[Aim] Type the records out again in full, exactly.

[Some records]
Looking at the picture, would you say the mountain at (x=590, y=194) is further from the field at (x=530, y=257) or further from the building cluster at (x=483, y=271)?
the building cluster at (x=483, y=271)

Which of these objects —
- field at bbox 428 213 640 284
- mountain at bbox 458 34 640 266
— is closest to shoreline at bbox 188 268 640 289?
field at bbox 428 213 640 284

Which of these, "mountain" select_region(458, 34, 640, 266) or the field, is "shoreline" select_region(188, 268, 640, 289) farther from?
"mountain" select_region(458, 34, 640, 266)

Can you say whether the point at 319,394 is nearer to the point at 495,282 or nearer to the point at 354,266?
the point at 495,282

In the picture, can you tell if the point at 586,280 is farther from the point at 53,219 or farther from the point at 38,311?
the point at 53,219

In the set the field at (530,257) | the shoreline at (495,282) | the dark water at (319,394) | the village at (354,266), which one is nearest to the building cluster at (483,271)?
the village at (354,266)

[Complete output]
Looking at the picture, would you say the mountain at (x=590, y=194) is further from the field at (x=530, y=257) or further from the building cluster at (x=483, y=271)?
the building cluster at (x=483, y=271)

Which of these objects —
- field at bbox 428 213 640 284
- mountain at bbox 458 34 640 266
— is closest to shoreline at bbox 188 268 640 289?
field at bbox 428 213 640 284

Which of these, "mountain" select_region(458, 34, 640, 266) or the field, is "shoreline" select_region(188, 268, 640, 289) farther from?
"mountain" select_region(458, 34, 640, 266)

Can you say whether the point at 319,394 is nearer to the point at 495,282 or nearer to the point at 354,266?
the point at 495,282

In the picture, can you tell if the point at 586,280 is farther from the point at 53,219 or farther from the point at 38,311?
the point at 53,219

In the set the field at (530,257) | the shoreline at (495,282) | the dark water at (319,394) | the village at (354,266), which one is nearest to the building cluster at (483,271)?
the village at (354,266)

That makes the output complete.